When Joy Adamson wrote Born Free about her experience raising an orphaned lion cub called Elsa, few predicted the book would spend 13 weeks at the top of the New York Times bestseller list and go on to inspire a film that would become a worldwide hit.

Elsa, along with her two sisters, was orphaned when Joy’s husband, George Adamson, was forced to kill their mother in self-defence while tracking a man-eater. But unlike her siblings, who were sent to European zoos, Elsa, the weakest of the litter, was kept by the Adamsons, who then spent two years educating her in the ways of lions before successfully releasing her into the wilds of what is today Meru National Park.

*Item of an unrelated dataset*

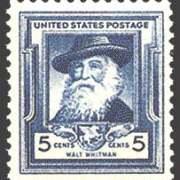 5¢ Walt Whitman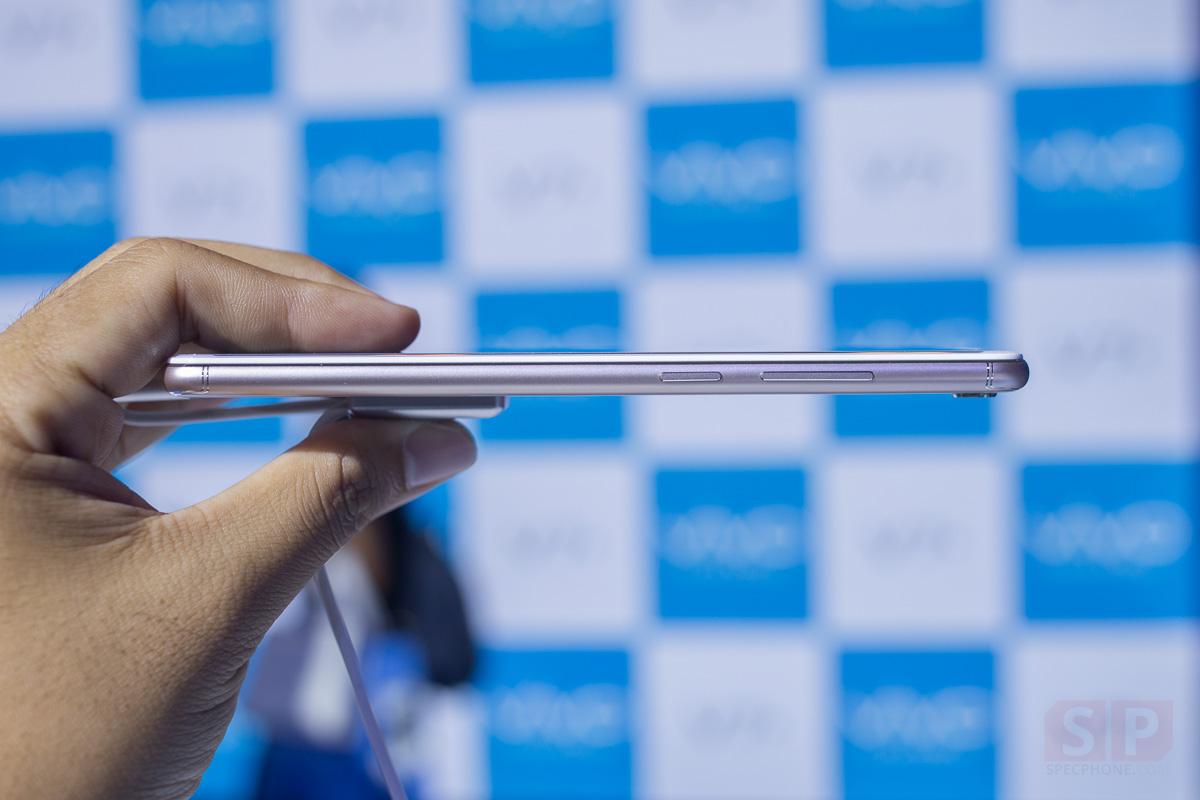 Hands-on-Vivo-V7-Plus-SpecPhone-0006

The story of freed lions was not, unfortunately, always so simple, and one of Adamson's formerly captive lions, Boy, who starred in the movie, mauled Adamson's assistant to death; Adamson was forced to shoot the lion. Similar maulings occurred with other lions.

Even so, it was the success of Elsa’s rehabilitation that inspired John Rendall and Ace Bourke to have their own lion, Christian (, shipped to George Adamson’s camp in 1969 in the hope that he too could be returned to the wild. Christian was originally bought from Harrods department store and lived in a London basement below Rendall and Bourke's furniture shop. On learning that Christian had been successfully acclimatised, the men returned to Kenya and their reunion with Christian was filmed for a 1971 documentary.

More than 30 years later, edited footage of this reunion went viral on YouTube. It’s a real tear-jerker, especially the part when Christian first recognises his old friends and comes bounding down a rocky slope and literally leaps into their arms, almost knocking the men off their feet in a 150kg demonstration of furry lion love.